### Provided material
[Start of section]
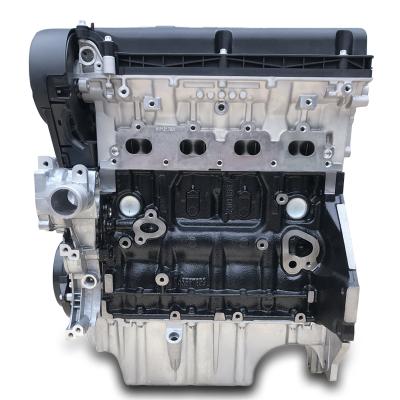 China Sales 1.6L LDE Bare Engine Assembly For Chevrolet Cruze Buick Excelle LED Excelle Engine Assembly for sale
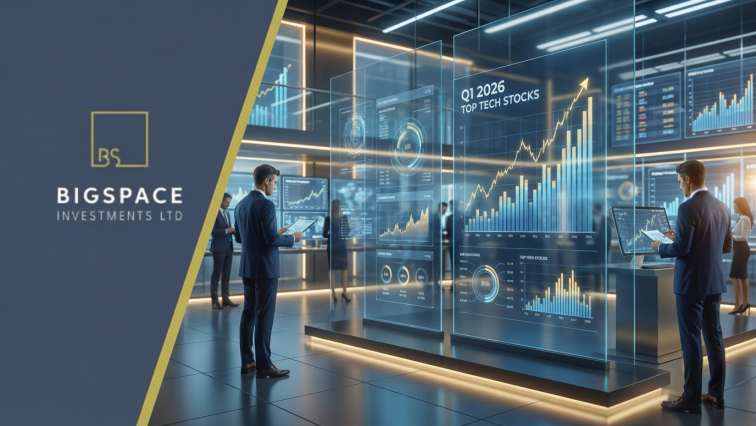 Navigating the Nexus: Top Tier Tech for Q1 2026 and Beyond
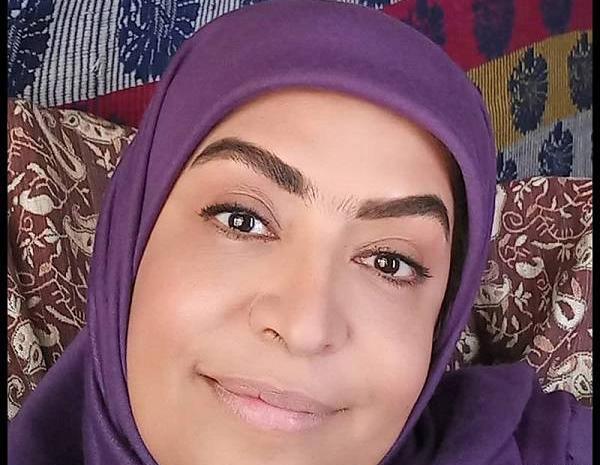 عکس های ساناز سماواتی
[End of section]
### Task to carry out
Return the full listing exactly as it appears above, without its pictures.

### Reply
 China Sales 1.6L LDE Bare Engine Assembly For Chevrolet Cruze Buick Excelle LED Excelle Engine Assembly for sale
 Navigating the Nexus: Top Tier Tech for Q1 2026 and Beyond
 عکس های ساناز سماواتی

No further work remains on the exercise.